CSIRO
The CSIRO harvester is a CKAN harvester that can be used to harvest metadata from CSIRO data sources.
CSIRO is Australia's national science research agency. It is a government agency that conducts scientific research to solve problems that are important to Australia and the world.
The CSIRO Data Access Portal provides access to research data, software and other digital assets published by CSIRO across a range of disciplines.
Enable the Harvester
To enable the harvester, add basket_csiro_harvester
to the ckan.plugins
setting in your CKAN configuration file (e.g., ckan.ini
or production.ini
).
ckan.plugins = ... basket_csiro_harvester ...
Configuration options
tsm_schema
[optional]
Transmute schema allows you to define a schema that will be used to transform the harvested data before we're trying to create/update a dataset in CKAN.
This is useful when the harvested data doesn't match the CKAN dataset schema and you need to transform it.
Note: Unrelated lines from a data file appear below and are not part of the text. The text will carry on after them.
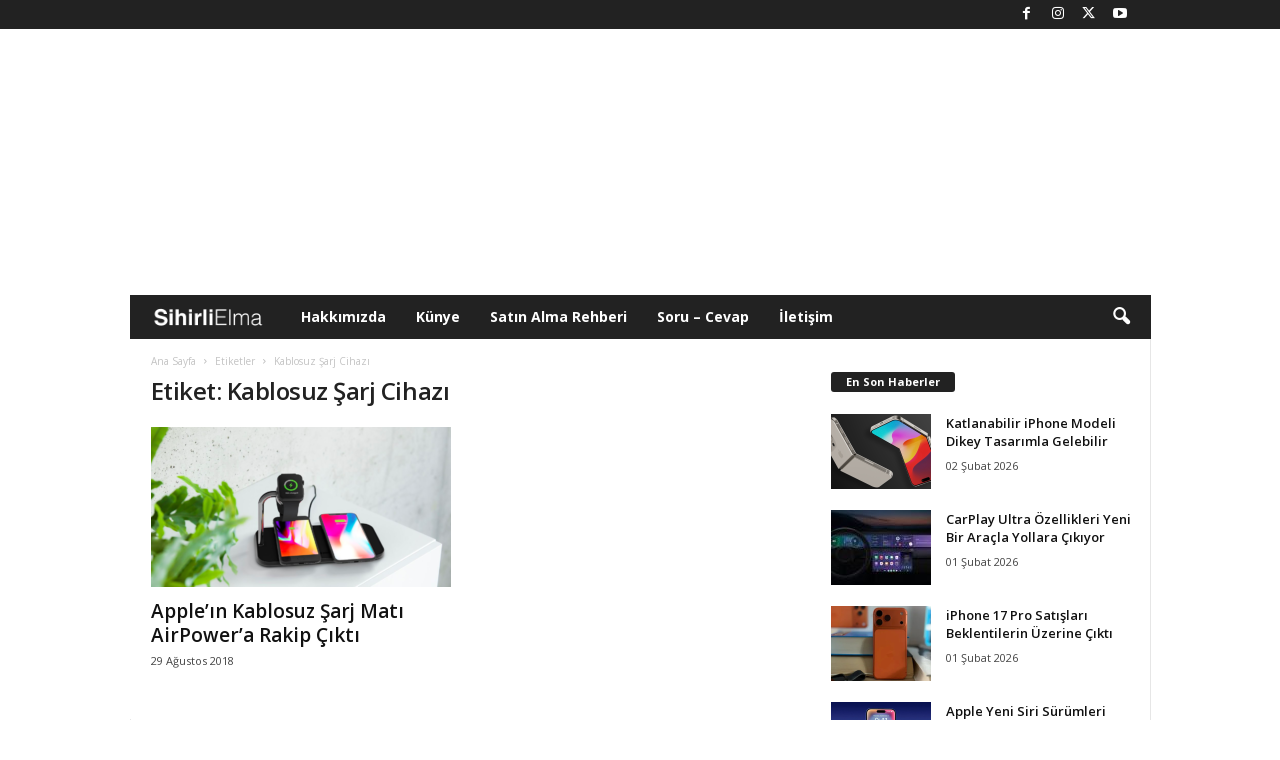

--- FILE ---
content_type: text/html; charset=utf-8
request_url: https://www.google.com/recaptcha/api2/aframe
body_size: -84
content:
<!DOCTYPE HTML><html><head><meta http-equiv="content-type" content="text/html; charset=UTF-8"></head><body><script nonce="NSBKFXw_Vazw7W14VgjI0A">/** Anti-fraud and anti-abuse applications only. See google.com/recaptcha */ try{var clients={'sodar':'https://pagead2.googlesyndication.com/pagead/sodar?'};window.addEventListener("message",function(a){try{if(a.source===window.parent){var b=JSON.parse(a.data);var c=clients[b['id']];if(c){var d=document.createElement('img');d.src=c+b['params']+'&rc='+(localStorage.getItem("rc::a")?sessionStorage.getItem("rc::b"):"");window.document.body.appendChild(d);sessionStorage.setItem("rc::e",parseInt(sessionStorage.getItem("rc::e")||0)+1);localStorage.setItem("rc::h",'1770120460392');}}}catch(b){}});window.parent.postMessage("_grecaptcha_ready", "*");}catch(b){}</script></body></html>

--- FILE ---
content_type: application/javascript; charset=utf-8
request_url: https://fundingchoicesmessages.google.com/f/AGSKWxUTPu4eYijgUFqwZt7kVWS2AP0OXGkhVJKZMeC5MQGVcYSttRnL63a9HVCg5_9LKSaS2z7dNOJ79jg3VIs-OauBNb5fqgMk-ugV5cR-3AsAt06uM6ldRXozLDrx_pj1fsc35RdwlgbQVwT7zBUvuM_Pqe7lQhAIwdsSxon0vxqSTvFVpr9oA2MIaoIi/_/affiliate/displayWidget?/popup3.js-ads-production._buttonad./Ads/adrp0.
body_size: -1285
content:
window['3a6e82d8-b9f1-4539-bb3a-3238ed6db559'] = true;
Otherwise, you'd need to write a custom harvester and process the remote data yourself.
See the ckanext-transmute
documentation to learn more about the transmute schema syntax.
Example
{
"root": "Dataset",
"types": {
"Dataset": {
"fields": {
"title": {
"validators": [
"tsm_string_only",
"tsm_to_lowercase",
"tsm_name_validator"
],
"map": "name"
},
"resources": {
"type": "Resource",
"multiple": true,
"map": "attachments"
},
"metadata_created": {
"validators": [
"tsm_isodate"
],
"default": "2022-02-03T15:54:26.359453"
},
"metadata_modified": {
"validators": [
"tsm_isodate"
],
"default_from": "metadata_created"
},
"metadata_reviewed": {
"validators": [
"tsm_isodate"
],
"replace_from": "metadata_modified"
},
}
},
"Resource": {
"fields": {
"title": {
"validators": [
"tsm_string_only"
],
"map": "name"
},
"extension": {
"validators": [
"tsm_string_only",
"tsm_to_uppercase"
],
"map": "format"
},
"web": {
"validators": [
"tsm_string_only"
],
"map": "url"
},
"sub-resources": {
"type": "Sub-Resource",
"multiple": true
},
},
}
}
}
Type: dict[str, Any]
Default: None